Goal :: In the ExponentialMovingAverage documentation, when are the ops that maintain moving averages typically run?

Passage provided ::
Class/Object

org.platanios.tensorflow.api.ops.training

ExponentialMovingAverage

Related Docs: object ExponentialMovingAverage | package training

Permalink

class ExponentialMovingAverage extends AnyRef

Maintains moving averages of variables by employing an exponential decay.

When training a model, it is often beneficial to maintain moving averages of the trained parameters. Evaluations that use averaged parameters sometimes produce significantly better results than the final trained values.

The computeForVariables(...) and computeForValues(...) methods add shadow copies of the provided variables and values, along with ops that maintain their moving averages, in their shadow copies. They are used when building the training model. The ops that maintain moving averages are typically run after each training step. The average(...) and averageName(...) methods provide access to the shadow variables and their names. They are useful when building an evaluation model, or when restoring a model from a checkpoint file. They help use the moving averages in place of the last trained values for evaluations.

Supplied information ::
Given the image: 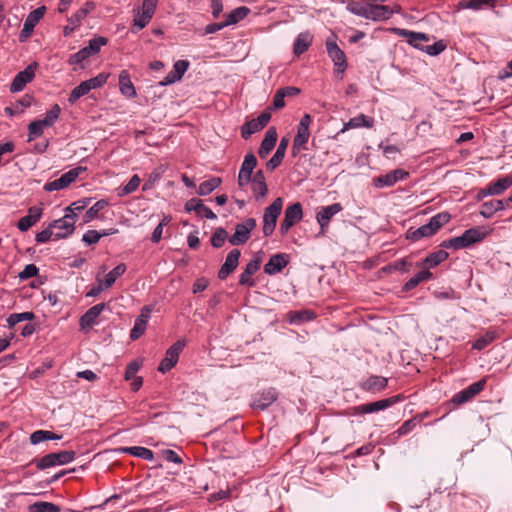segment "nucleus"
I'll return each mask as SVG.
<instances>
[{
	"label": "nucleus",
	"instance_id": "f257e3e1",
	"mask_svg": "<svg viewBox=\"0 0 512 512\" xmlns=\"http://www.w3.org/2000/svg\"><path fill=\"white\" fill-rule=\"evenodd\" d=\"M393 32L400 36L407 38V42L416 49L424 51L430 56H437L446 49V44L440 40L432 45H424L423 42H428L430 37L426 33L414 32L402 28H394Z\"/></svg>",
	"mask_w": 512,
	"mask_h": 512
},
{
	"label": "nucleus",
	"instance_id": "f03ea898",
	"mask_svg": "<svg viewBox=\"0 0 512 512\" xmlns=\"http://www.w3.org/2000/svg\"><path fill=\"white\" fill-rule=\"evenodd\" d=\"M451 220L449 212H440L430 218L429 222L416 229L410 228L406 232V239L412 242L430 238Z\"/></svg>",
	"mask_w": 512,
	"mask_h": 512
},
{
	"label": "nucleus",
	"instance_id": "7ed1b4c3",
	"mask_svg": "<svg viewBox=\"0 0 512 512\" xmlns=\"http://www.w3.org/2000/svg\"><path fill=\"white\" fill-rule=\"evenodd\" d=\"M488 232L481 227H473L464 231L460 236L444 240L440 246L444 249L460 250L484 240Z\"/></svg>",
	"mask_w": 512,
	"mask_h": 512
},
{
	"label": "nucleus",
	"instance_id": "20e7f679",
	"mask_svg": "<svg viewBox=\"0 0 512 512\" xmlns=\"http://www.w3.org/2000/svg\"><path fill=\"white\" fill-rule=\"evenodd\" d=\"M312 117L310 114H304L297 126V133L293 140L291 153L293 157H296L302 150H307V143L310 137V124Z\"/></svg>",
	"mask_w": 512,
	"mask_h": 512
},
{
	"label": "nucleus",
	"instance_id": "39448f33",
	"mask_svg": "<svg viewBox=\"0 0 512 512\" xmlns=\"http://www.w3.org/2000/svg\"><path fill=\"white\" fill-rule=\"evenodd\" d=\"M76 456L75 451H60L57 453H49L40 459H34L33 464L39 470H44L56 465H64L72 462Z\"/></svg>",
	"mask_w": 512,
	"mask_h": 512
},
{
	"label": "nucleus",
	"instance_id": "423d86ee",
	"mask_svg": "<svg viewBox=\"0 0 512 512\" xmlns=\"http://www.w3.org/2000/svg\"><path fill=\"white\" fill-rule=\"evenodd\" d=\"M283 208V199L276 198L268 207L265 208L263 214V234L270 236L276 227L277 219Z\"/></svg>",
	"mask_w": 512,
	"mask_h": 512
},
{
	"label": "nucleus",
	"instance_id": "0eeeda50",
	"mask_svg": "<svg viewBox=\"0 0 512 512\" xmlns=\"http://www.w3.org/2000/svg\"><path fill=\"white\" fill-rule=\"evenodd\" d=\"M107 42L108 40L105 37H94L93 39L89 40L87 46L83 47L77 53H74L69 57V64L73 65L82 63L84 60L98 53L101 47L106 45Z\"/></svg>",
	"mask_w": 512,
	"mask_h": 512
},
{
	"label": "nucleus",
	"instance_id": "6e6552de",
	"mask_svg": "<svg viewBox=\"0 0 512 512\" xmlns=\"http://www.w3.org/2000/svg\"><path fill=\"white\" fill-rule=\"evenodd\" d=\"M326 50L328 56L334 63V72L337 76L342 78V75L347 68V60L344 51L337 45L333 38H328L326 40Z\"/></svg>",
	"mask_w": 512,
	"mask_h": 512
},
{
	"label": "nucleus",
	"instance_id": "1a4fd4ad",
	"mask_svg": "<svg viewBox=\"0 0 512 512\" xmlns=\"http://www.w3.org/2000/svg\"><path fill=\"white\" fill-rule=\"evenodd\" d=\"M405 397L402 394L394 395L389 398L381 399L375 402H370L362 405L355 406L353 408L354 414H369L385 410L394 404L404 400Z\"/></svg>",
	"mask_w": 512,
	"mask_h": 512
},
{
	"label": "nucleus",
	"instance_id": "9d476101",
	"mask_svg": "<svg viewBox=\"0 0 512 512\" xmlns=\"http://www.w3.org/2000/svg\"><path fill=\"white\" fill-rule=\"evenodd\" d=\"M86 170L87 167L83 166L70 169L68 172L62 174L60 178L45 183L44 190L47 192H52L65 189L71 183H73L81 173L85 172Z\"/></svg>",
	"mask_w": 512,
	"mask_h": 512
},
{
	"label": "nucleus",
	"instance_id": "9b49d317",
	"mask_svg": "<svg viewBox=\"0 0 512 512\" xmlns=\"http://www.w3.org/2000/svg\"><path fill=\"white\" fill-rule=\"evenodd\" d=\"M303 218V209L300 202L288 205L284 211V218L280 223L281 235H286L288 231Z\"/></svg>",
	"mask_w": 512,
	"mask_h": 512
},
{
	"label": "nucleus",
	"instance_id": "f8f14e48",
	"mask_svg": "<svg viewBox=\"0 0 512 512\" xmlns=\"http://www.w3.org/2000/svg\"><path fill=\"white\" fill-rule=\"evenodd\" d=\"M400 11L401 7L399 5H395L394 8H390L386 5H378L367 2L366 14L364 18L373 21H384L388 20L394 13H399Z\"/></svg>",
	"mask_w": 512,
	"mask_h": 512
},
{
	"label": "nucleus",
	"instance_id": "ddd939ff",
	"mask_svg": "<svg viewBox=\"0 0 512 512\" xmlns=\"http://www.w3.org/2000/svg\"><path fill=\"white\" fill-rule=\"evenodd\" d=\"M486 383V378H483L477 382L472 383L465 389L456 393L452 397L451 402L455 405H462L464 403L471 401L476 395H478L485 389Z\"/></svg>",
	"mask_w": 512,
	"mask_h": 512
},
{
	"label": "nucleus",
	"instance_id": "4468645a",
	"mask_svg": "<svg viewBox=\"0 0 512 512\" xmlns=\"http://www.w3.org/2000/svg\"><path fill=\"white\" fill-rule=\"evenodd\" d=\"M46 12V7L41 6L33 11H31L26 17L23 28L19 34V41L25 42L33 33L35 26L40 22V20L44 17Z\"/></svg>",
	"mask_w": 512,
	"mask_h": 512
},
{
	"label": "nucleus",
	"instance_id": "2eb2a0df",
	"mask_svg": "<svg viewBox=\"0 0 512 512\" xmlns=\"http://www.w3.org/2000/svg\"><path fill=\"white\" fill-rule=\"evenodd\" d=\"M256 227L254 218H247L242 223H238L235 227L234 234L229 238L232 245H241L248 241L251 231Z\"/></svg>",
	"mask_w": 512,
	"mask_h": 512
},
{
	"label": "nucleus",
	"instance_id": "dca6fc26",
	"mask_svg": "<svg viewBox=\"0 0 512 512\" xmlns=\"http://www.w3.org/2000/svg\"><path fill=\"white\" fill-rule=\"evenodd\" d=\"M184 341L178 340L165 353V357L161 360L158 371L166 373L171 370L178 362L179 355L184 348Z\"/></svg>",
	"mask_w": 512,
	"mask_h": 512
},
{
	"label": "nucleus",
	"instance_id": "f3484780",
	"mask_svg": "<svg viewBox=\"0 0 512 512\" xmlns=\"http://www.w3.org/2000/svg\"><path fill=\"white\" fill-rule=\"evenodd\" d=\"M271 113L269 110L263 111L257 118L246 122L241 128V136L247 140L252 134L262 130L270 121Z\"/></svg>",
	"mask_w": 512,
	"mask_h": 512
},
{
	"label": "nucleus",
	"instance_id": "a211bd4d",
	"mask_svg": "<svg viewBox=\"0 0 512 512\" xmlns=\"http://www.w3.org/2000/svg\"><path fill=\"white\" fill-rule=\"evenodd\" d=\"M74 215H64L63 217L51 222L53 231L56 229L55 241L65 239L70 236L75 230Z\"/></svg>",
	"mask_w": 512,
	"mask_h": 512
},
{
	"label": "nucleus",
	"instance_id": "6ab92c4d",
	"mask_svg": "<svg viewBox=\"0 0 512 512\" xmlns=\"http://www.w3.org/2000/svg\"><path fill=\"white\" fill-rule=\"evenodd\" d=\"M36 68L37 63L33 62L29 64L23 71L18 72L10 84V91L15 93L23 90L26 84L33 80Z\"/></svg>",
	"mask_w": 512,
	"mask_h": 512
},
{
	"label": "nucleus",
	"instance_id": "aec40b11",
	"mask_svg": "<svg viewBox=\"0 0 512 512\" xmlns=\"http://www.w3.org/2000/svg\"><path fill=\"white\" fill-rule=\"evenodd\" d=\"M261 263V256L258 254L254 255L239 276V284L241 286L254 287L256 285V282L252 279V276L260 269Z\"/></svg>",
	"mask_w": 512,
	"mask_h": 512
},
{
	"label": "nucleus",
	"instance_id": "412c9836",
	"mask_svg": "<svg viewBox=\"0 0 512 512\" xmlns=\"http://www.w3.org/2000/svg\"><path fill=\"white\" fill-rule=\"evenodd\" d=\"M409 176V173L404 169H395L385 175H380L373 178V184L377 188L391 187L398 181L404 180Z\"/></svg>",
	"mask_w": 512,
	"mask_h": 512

Exercise result :: They are typically run after each training step.